Given instruction
Take the lines from the one with "What is the gap" to the end of the listing, both ends included, and quote them exactly, leaving pictures out.
** START OF Entries provided **
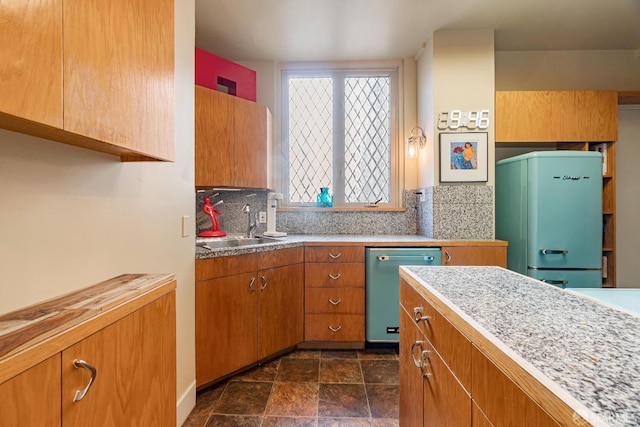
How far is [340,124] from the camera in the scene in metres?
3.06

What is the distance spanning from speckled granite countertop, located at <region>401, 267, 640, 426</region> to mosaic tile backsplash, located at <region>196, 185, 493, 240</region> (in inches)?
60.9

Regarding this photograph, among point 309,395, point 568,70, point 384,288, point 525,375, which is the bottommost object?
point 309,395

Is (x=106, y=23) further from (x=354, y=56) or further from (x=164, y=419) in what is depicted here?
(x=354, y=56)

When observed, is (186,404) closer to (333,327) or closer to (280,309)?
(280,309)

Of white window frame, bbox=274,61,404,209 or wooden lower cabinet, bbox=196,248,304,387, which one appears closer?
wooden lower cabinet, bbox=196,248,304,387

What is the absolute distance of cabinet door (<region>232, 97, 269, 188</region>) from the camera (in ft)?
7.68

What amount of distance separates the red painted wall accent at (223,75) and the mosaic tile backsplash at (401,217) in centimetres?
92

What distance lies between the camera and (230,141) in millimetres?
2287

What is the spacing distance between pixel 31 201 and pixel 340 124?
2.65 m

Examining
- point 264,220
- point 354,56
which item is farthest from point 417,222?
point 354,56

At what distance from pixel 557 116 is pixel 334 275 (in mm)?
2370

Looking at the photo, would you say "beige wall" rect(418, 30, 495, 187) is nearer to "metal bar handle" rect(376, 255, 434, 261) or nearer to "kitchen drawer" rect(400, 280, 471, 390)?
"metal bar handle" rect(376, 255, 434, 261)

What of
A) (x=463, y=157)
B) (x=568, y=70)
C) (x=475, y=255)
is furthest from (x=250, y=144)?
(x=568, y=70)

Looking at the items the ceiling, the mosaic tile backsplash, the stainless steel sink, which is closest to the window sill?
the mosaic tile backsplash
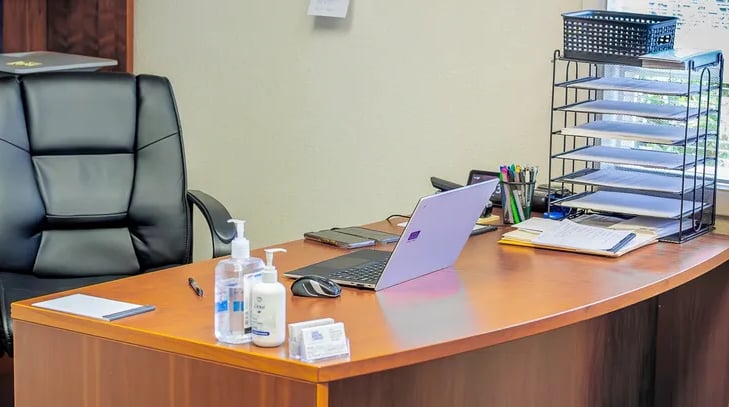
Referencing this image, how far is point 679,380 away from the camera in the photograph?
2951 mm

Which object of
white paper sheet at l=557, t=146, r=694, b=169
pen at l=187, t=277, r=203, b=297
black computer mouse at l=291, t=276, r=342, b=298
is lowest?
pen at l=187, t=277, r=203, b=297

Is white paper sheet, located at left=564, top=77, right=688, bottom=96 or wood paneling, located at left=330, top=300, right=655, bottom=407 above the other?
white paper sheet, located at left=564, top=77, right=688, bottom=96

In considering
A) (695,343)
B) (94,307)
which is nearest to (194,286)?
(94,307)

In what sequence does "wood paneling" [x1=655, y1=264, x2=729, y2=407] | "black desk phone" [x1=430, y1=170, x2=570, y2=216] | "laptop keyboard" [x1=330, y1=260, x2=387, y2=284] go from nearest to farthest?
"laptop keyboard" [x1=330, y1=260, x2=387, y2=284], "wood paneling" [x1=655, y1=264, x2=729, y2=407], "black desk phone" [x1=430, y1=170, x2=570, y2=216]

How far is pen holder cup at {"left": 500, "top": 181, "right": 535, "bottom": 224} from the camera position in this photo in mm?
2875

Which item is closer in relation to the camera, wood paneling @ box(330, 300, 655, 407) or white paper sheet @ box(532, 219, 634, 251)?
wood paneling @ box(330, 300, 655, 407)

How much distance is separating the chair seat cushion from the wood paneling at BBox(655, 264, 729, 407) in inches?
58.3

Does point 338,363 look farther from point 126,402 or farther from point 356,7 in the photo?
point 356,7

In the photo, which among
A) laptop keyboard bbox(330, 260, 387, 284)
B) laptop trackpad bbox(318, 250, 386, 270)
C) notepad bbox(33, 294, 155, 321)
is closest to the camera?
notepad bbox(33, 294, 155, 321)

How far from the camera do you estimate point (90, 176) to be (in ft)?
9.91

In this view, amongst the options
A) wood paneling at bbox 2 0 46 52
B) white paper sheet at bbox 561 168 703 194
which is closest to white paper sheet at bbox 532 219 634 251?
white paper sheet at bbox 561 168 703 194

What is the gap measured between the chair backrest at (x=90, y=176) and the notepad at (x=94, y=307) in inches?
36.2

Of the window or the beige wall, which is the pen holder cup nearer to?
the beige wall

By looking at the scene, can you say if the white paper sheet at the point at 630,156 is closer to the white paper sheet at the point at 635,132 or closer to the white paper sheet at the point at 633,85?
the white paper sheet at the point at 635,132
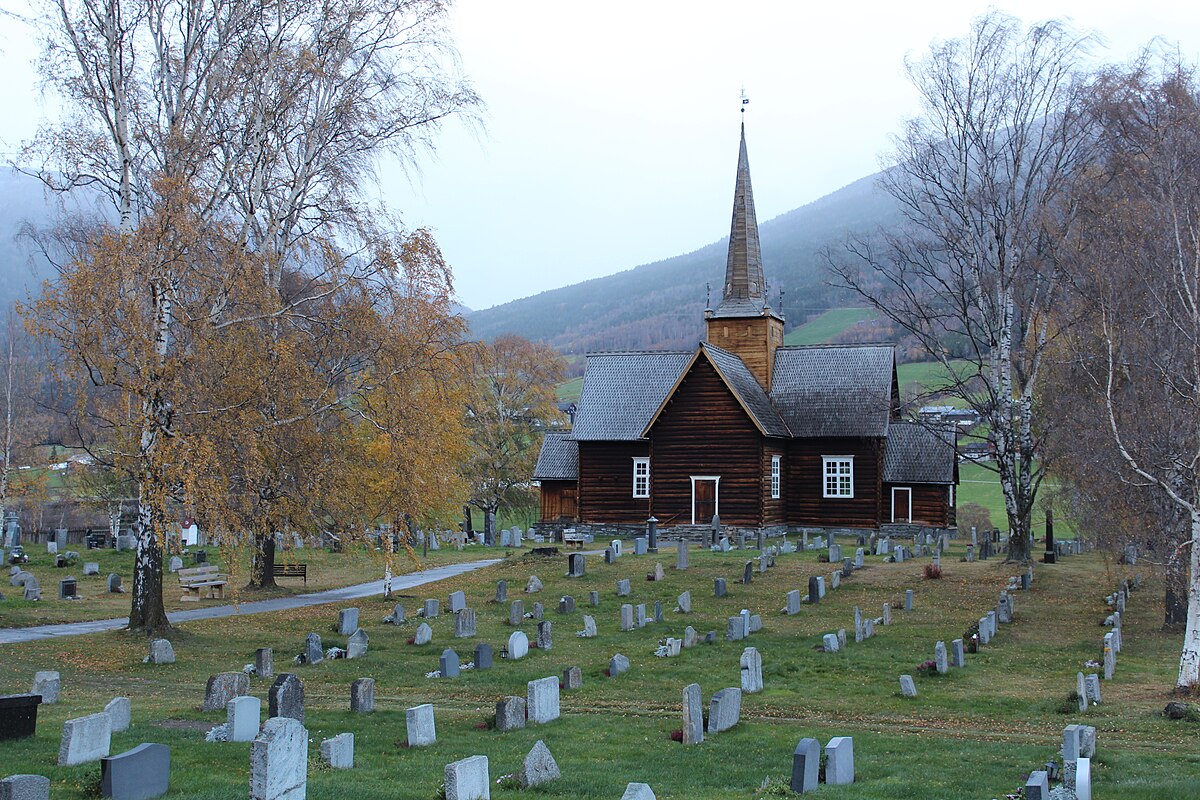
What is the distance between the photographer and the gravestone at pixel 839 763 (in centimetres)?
** END OF Entries provided **
Expected answer
What is the gap measured between the chair backrest at (x=90, y=176) and the notepad at (x=94, y=307) in inches?
36.2

Of the window or the beige wall, which is the pen holder cup nearer to?
the beige wall

By looking at the scene, can you say if the white paper sheet at the point at 630,156 is closer to the white paper sheet at the point at 635,132 or closer to the white paper sheet at the point at 633,85?
the white paper sheet at the point at 635,132
What is the distance between the photographer and the gravestone at pixel 839 763 (in centimetres)?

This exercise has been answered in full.